This news may offer hope to parents having children with acute lymphatic leukemia. Researchers from Uppsala University and University Children’s Hospital in Uppsala claimed to have formulated potent new tools for typing cells from children with acute lymphatic leukemia and for envisaging how children with leukemia could react to chemotherapy.
Acute leukemia is claimed to be the most general form of childhood cancer. The new research illustrates that DNA methylation is said to be a potential mechanism for foreseeing development of the disease. DNA methylation is a supposed epigenetic alteration in the genome. Epigenetic changes are believed to be modifications of the genomic DNA that do not influence the DNA sequence compared to hereditary mutations.

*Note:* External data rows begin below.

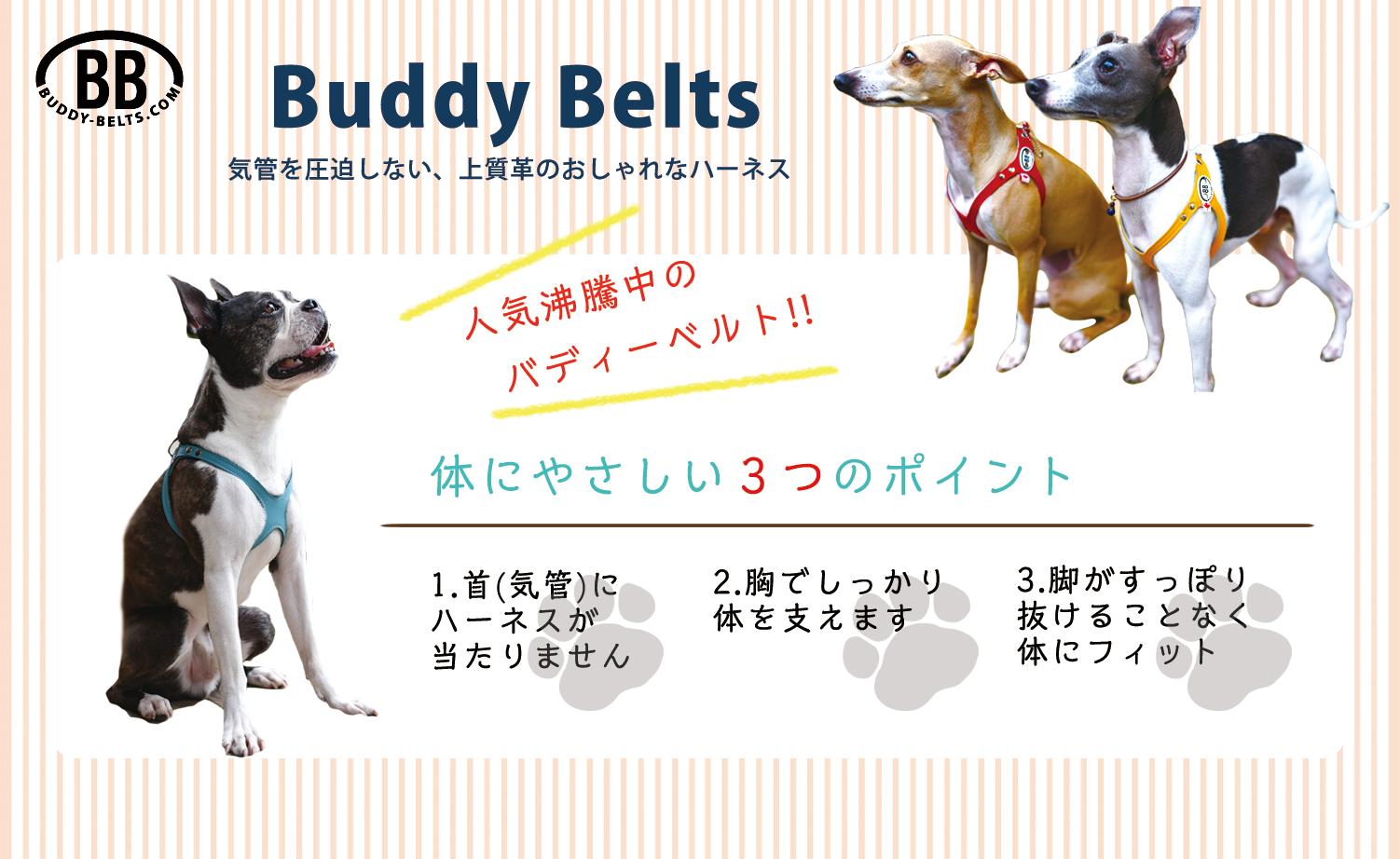 BuddyBeltsの特徴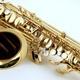 1 Saxofon-/Klarinetten-/Flötenstunde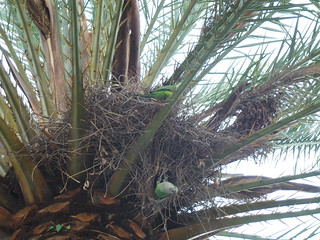 Non-native parrots in Barcelona | by Rayya The Vet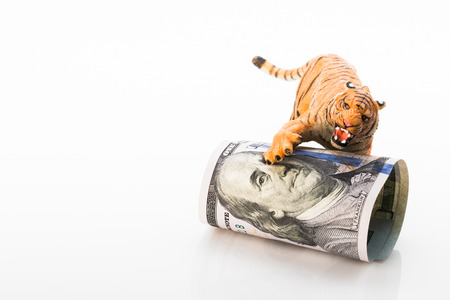 Photo shows the toy tiger and dollars. Concept.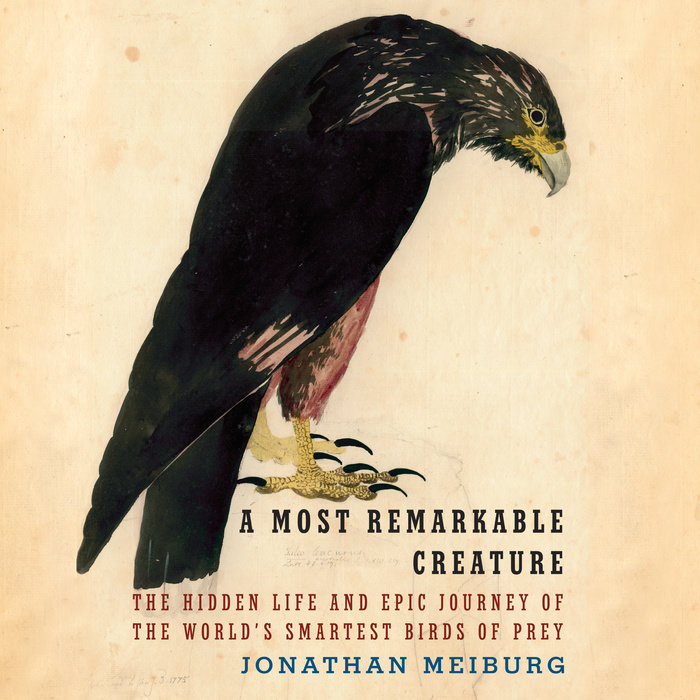 A Most Remarkable Creature Cover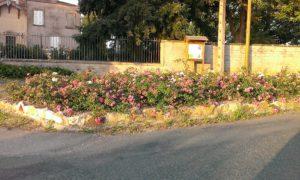 Fleurs et rosiers au hameau de Flurieux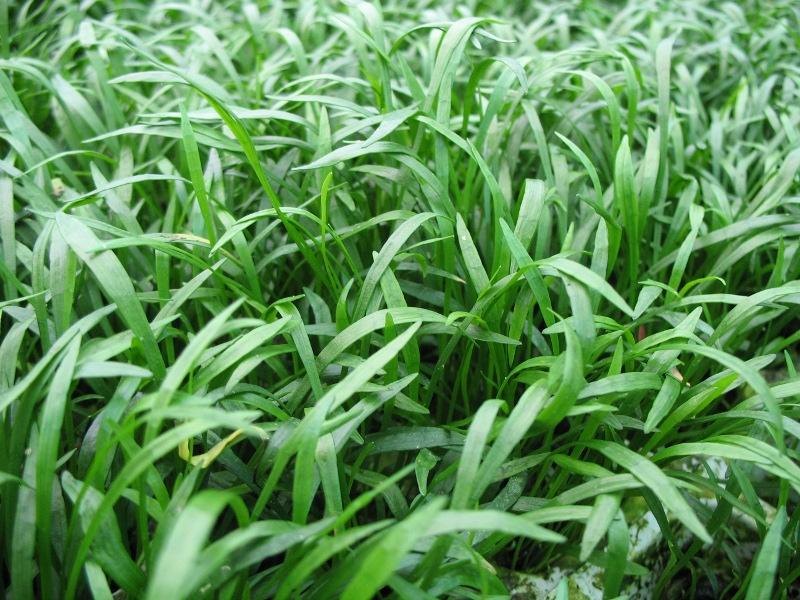 Lilaeopsis brasilensis - braziliaanse grasplant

The current research apparently examined DNA methylation of the DNA of bone marrow cells from around 400 children suffering from acute lymphatic leukemia (ALL) from the Nordic countries.
On the basis of an initial examination of around 8,000 human genes, the researchers chose about 400 genes for investigation of DNA methylation. Methylation analysis of only 40 genes apparently let subtyping of leukemic cells from the patients with a comparable accuracy as it is attained by cytogenetic methods regularly used now-a-days. The researchers apparently also examined groups of genes whose DNA methylation levels supposedly linked with the treatment response in ALL patients.
Professor Ann-Christine Syvänen of Uppsala University, commented, “Our findings indicate that analysis of DNA methylation of a limited number of methylated bases in DNA can be used as markers in a DNA test to identify those groups of patients who will not respond to leukemia treatment.”
In spite of new drastic enhancements in techniques of treatment for acute childhood leukemia, some groups of patients apparently do not react well to chemotherapy and went through relapses.
Hopefully, the outcome from the research may add to an augmented comprehension of epigenetic mechanisms that cause leukemia.
The research was published in the journal Blood.